People had their health needs monitored. There were regular reviews of people’s health and there was evidence that the home responded to changes in people’s needs. People told us they went to see their GP on a regular basis.

The manager was approachable and was seen speaking to people and relatives during the inspection. A number of audits were carried out at the home to monitor the quality of service. These included health and safety and food hygiene audits. There was some external scrutiny of the service from the local Clinical Commissioning Group (CCG) through medicines audits and a monthly incident report which the provider sent to them.

22 May 2013

During an inspection looking at part of the service

We carried out this inspection to follow up actions we asked the provider to take in the previous inspection around staffing levels and to check that this had improved. We found it had. We inspected further outcomes where we had not, previously, identified particular concerns.

We visited the home and spent some time with people on the four units. We spoke with residents and care staff and looked at a sample of files. One person told us 'I like living here' and another person told us 'I like living here because they take good care of me'.

We looked at some care plans which we found reflected people's individual needs and preferences. They had been reviewed and updated regularly with changes in people's needs when necessary. We saw that risk assessments were completed and were up to date.

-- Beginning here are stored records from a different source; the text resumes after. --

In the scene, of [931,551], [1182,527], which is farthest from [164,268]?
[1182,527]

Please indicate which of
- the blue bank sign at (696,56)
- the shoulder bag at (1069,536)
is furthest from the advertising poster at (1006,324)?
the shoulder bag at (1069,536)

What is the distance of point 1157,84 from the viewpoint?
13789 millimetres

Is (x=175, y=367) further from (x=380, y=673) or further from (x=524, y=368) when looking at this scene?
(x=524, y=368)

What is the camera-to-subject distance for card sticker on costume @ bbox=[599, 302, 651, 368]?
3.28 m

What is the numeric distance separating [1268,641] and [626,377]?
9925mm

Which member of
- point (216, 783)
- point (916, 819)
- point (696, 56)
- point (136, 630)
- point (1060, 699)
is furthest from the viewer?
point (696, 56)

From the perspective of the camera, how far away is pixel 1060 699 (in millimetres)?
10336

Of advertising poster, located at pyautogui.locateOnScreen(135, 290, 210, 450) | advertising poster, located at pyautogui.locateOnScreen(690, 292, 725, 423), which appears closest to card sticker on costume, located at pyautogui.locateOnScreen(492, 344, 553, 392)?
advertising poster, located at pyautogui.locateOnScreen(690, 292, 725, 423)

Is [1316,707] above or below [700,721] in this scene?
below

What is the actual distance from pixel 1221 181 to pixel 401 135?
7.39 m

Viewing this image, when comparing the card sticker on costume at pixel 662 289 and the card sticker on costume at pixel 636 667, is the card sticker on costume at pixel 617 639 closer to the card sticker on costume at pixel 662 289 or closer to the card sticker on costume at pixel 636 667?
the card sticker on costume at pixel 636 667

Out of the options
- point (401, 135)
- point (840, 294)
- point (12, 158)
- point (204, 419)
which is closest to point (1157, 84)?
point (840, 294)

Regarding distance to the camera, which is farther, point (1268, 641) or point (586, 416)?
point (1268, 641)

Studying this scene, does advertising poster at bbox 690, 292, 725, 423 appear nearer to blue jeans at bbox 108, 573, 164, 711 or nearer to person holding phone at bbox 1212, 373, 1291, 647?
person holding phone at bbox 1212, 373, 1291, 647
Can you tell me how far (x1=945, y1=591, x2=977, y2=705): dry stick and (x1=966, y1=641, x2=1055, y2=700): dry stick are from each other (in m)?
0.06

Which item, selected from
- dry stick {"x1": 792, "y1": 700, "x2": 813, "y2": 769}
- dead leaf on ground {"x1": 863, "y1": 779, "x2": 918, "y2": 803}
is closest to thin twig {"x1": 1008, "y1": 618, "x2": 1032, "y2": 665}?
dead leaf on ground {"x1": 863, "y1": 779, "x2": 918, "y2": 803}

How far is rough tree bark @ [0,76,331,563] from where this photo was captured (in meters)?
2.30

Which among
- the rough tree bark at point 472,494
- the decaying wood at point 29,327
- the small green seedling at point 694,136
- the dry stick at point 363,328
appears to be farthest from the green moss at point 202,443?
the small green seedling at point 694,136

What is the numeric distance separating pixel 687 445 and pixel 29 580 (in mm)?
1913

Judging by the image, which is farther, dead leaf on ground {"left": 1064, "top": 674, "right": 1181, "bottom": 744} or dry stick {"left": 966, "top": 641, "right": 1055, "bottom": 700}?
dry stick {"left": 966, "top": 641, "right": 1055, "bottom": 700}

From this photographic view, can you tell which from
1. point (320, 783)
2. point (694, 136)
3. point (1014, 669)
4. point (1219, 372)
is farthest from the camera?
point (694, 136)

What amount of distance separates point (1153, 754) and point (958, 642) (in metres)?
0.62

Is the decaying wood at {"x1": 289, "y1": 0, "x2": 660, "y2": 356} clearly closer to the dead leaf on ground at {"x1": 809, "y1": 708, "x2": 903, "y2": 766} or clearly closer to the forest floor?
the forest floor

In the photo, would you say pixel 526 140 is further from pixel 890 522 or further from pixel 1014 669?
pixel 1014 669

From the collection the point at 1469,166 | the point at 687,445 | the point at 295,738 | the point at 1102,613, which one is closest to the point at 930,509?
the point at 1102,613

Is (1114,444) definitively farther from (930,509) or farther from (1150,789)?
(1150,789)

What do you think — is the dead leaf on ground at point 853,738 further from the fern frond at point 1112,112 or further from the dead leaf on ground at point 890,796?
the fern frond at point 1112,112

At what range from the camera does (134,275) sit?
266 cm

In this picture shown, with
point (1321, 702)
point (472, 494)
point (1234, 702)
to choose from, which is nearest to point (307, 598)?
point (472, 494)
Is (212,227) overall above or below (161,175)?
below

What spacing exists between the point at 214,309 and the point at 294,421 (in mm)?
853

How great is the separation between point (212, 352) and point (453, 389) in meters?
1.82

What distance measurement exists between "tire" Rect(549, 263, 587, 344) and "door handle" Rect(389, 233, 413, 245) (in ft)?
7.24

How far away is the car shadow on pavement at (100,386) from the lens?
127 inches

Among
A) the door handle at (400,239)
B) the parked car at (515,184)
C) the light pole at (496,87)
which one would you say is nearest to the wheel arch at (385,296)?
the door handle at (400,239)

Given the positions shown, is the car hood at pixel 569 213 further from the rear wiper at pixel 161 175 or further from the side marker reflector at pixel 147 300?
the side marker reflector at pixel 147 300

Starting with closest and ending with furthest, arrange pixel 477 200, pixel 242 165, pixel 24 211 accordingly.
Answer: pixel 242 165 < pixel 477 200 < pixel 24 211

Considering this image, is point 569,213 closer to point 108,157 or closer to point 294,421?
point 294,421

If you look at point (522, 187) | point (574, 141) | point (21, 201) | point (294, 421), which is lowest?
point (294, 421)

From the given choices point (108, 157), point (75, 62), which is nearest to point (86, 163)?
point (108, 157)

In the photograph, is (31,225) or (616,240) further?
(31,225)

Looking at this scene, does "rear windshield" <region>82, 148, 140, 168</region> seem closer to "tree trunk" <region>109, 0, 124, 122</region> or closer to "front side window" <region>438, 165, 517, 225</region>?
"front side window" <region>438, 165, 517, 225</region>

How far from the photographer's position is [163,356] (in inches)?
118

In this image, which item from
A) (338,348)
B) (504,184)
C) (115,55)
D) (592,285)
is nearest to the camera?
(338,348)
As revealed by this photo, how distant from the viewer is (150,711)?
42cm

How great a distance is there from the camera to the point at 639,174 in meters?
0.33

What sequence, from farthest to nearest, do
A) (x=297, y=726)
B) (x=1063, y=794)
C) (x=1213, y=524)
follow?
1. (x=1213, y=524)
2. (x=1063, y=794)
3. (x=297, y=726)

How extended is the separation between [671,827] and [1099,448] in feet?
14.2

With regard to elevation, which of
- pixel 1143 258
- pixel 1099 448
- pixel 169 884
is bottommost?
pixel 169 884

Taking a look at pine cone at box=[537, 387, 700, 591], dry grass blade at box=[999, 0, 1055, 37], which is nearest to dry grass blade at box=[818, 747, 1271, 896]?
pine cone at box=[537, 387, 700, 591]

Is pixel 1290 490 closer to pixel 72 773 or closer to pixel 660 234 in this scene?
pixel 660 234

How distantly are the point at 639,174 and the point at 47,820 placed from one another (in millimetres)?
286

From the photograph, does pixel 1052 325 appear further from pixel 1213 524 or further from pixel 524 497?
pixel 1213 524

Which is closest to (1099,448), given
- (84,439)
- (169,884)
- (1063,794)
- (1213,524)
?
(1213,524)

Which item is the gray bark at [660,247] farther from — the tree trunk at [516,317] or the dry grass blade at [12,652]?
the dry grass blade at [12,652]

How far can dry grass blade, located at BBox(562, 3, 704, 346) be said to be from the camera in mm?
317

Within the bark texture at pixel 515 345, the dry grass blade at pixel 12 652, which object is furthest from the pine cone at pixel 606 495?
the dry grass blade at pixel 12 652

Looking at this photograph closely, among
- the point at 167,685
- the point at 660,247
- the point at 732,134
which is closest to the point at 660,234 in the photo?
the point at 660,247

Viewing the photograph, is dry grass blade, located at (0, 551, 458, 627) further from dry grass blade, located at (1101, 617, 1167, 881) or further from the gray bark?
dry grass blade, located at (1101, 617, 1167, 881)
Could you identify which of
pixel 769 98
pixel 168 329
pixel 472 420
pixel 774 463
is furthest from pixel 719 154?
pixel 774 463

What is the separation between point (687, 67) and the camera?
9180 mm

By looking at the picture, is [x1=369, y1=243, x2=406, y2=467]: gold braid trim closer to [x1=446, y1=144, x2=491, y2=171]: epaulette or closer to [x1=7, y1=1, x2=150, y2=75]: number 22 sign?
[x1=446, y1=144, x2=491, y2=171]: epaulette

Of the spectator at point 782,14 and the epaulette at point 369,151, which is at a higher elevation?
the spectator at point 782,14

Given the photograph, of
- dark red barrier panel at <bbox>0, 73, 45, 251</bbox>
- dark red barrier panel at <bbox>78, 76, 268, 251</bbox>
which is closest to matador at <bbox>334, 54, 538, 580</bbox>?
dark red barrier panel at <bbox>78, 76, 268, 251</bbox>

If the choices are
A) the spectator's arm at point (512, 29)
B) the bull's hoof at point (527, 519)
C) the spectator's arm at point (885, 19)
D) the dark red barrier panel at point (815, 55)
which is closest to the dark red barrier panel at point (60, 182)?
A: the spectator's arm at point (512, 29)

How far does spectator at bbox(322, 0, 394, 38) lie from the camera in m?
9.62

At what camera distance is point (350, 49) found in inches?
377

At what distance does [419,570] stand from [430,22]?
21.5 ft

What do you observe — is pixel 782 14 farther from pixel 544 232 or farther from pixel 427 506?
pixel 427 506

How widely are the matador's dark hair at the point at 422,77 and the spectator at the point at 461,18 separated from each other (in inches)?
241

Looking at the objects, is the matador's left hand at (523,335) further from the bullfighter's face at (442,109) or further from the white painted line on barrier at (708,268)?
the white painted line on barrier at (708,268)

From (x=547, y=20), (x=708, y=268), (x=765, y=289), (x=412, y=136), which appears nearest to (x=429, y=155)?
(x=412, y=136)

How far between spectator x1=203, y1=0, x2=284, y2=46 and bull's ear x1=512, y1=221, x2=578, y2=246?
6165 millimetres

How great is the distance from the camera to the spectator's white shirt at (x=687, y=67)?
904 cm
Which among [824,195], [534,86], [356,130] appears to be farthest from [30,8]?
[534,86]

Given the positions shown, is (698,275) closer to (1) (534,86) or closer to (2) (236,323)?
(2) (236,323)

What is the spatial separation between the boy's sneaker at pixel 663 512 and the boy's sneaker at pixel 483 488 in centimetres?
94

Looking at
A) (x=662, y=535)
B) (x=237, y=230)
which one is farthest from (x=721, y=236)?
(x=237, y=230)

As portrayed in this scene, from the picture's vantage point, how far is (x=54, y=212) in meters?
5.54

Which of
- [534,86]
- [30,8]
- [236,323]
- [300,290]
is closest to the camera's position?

We spent time observing and talking with residents on all the units. We saw care staff treat people kindly in Peregrine House. We looked at recent rotas to check that there had been enough staff on shift during the day and night and we found that the recent rotas reflected the staffing levels which were needed by the home.

We found that the systems were in place to make sure that people who used the service, their family and representatives and other professionals were able to provide feedback and opinions about the service. We saw that there were regular residents and staff meetings so that people could share their opinions and preferences in different ways.

7 January 2013

During a routine inspection

We met people living in the home and spent time observing the daily routines in all four units. We spoke with a range of staff; care assistants, senior care staff, the deputy manager, home manager, activities coordinator and regional manager from Gold Care Homes. We also looked at care records to see if people's care needs were assessed and met.

We found that people were generally satisfied with the care provided at Peregrine House. They liked the staff and found them to be polite and helpful. Comments included; "I like it very much" and "I have been living here for 8 years and wouldn't want to be anywhere else." Three people said the activity programme was not enough and that they would like more to occupy their time. A few people did not have up to date care plans and risk assessments detailing their needs. They said they were happy with their care but a lack of up to date care plan could put people at risk of not receiving the care they need.

We saw staff interacting well with people and there was evidence that staff knew people's needs well. Staff felt supported by the manager.

The minimum staffing levels agreed for the home had not been met at all times. There was a risk that people's needs may not be fully met if there were not enough staff on duty.